Making do or doing without

By Vivian Lawson Hogue

Some of us who are “elderly” observe the ways of younger generations or different upbringings and try to restrain ourselves from rolling eyes and shaking heads. And I know they do the same with us. Our years after age 60 are often called the “Golden Years,” but there is no gold — only years! Most of us might agree that the golden years were those before whatever age it suddenly hit you that your life was your own responsibility.

In our youth, household chores were expected from a family member enjoying the provisions of a “roof over your head, clothes on your back and food on the table.” I am prompted to think of others, now and especially in the long past, who had only those basics, and perhaps none in good shape. Education was minimal, and life’s jobs were hard. As I read my dad’s writings about his formative years, I am still awed by his determination to have a better chance in life regardless of sacrifices. He included his times from childhood living in a log cabin in the hills on a subsistence farm with an outhouse and a cold, clear spring with “sweet” water.

Farm chores existed every day. His dad might cast bullets from melted lead for his muzzle-loading gun. Horse equipment needed to be repaired or made. Wood troughs were made from hollow logs. Gates needed replacing, plow blades sharpened, animals marked, chairs re-bottomed, fencerows cleared. Women’s duties were, of course, sewing, quilting, spinning yarn, cooking and cleaning. Lye soap was made for cleaning and laundering. Butter was churned often and kept in a jar in the springhouse along with milk and eggs.

Raising food was everyone’s chore if they wanted grandmother’s “choked” biscuits or crusty cornbread with crackling crumbs. Fried pies and fruit or tomato cobbler were among desserts. Potatoes, sweet potatoes, peanuts and all other planted foodstuffs were grown and consumed in summer and canned or stored in the underground cellar for winter. Hams hung in the smokehouse after the hog-killing season. The only “store-boughten” ingredients were spices, sugar, flour, corn meal, vinegar and grits.

Dad finished high school in Imboden (Lawrence County) at the Sloan-Hendrix Academy, a local affiliate of Hendrix College. For two years, he walked three miles to and from school each school day, and he would sometimes be late so he could explore the deep woods and cedar glades, with frogs peeping and Pileated Woodpeckers drilling. He taught there following graduation, meeting a new student of “classic beauty” in 1921.

In that year, he decided to go to the University of Arkansas, making trips by rail, hopping box cars or coal tenders from the northeast corner of the state to the northwest corner. The latter car was an unexpected mistake, discovered when it went through a tunnel and covered him with smoke and soot.

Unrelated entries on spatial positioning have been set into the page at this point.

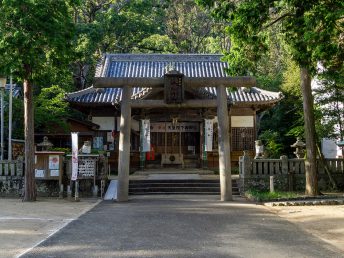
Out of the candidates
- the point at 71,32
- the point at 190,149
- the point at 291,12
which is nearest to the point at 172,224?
the point at 291,12

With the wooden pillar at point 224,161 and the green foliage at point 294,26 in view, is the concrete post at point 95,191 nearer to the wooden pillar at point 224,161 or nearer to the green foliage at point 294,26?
the wooden pillar at point 224,161

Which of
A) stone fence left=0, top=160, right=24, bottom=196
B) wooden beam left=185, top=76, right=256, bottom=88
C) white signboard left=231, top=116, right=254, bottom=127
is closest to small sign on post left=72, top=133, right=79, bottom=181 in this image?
stone fence left=0, top=160, right=24, bottom=196

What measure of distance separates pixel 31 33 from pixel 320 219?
33.7 ft

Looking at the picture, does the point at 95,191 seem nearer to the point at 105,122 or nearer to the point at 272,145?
the point at 105,122

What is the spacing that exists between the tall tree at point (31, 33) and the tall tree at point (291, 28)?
526 centimetres

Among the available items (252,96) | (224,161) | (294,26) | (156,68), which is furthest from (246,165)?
(156,68)

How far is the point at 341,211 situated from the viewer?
1242cm

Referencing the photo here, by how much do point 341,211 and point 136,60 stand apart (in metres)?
19.6

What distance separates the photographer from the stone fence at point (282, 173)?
18234 millimetres

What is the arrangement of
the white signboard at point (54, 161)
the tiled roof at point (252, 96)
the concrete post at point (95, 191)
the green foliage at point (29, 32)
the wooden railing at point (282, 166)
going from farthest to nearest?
1. the tiled roof at point (252, 96)
2. the wooden railing at point (282, 166)
3. the concrete post at point (95, 191)
4. the white signboard at point (54, 161)
5. the green foliage at point (29, 32)

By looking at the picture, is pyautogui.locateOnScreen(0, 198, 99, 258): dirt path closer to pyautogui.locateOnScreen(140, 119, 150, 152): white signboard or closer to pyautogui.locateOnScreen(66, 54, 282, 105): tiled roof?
pyautogui.locateOnScreen(140, 119, 150, 152): white signboard

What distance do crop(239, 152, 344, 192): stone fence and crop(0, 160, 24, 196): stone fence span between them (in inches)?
354

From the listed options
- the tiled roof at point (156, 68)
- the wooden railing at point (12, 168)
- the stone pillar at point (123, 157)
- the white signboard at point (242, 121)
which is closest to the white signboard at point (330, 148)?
the white signboard at point (242, 121)

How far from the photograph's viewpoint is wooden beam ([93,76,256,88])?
623 inches
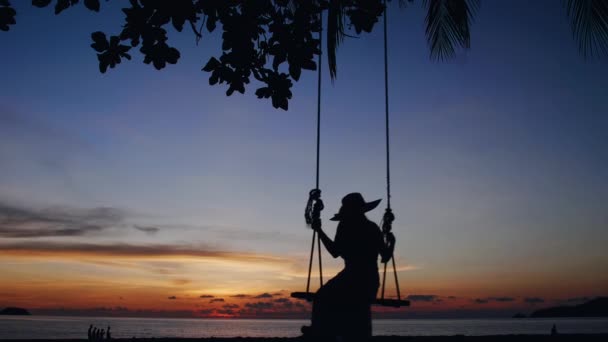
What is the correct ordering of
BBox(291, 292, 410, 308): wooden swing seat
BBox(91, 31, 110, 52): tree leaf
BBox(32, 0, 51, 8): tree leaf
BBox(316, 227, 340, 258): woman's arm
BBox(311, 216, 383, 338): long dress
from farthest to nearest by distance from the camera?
BBox(291, 292, 410, 308): wooden swing seat, BBox(316, 227, 340, 258): woman's arm, BBox(311, 216, 383, 338): long dress, BBox(91, 31, 110, 52): tree leaf, BBox(32, 0, 51, 8): tree leaf

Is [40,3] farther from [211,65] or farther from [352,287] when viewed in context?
[352,287]

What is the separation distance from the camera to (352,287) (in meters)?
5.13

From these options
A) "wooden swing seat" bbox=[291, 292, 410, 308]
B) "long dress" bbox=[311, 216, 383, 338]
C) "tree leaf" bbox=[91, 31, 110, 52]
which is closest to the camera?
"tree leaf" bbox=[91, 31, 110, 52]

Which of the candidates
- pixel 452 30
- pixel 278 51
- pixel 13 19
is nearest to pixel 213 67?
pixel 278 51

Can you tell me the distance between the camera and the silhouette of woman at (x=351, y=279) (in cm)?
497

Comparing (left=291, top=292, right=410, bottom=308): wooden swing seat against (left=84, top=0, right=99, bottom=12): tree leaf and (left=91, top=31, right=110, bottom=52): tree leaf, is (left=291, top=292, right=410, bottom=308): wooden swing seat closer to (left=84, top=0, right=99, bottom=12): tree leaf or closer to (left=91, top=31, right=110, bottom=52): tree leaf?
(left=91, top=31, right=110, bottom=52): tree leaf

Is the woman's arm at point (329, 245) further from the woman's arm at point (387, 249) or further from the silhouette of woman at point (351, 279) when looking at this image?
the woman's arm at point (387, 249)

Dad returned home in 1923 and the “classic beauty,” my mother, had graduated and applied to teach. They began dating, and dad continued his studies during the summers. They were married in 1925, and he graduated in 1929. It is not known even yet who paid his tuition. I’m still amazed that an unknown person also sacrificed because of his faith in dad’s drive and interest.

Regardless of hard times and inconveniences, he would earn his bachelor’s and master’s degrees, lacking only a few hours to obtain his doctorate. As a soil scientist and botanist, he preferred being in the fields instead of behind a desk. Those deep woods and cedar glades had their effect.

To bring this story forward a little, I will mention that my husband, Gerald, lived a similar life until about 1966. Living “up the road” in Naylor, his family life was similar. No running water, an outhouse 50 feet from the home and cooling provided by floor fans. Heat was provided only in the living room, first by a wood-burning stove bought at Massey Hardware, then a gas heater. Things improved when his mother bought electric blankets.

Gerald picked cotton for $3 per 100 pounds of picked-clean cotton and $2.50 per pound if still in the boll. He saved up to buy school jeans that cost $3 a pair. At age 18, he got his first job at Chamberlain School Furniture and made a monumental $1.15 an hour! Even with gasoline at 28¢ a gallon, a “Show Bus” transported locals into Conway on Saturdays. The bus fare, a movie, a Coke and popcorn totaled $2 and was well worth the work.

Sometimes people ask if a completed education in whatever form, whether formal or trade-related, is worth it. Yes, for many reasons. Pride in making the commitment; preparedness and willingness to make a living; and wisdom to exercise God-given intelligence and common sense.

Oh, and being able to pay for the roof over your head, clothes on your back and food on the table.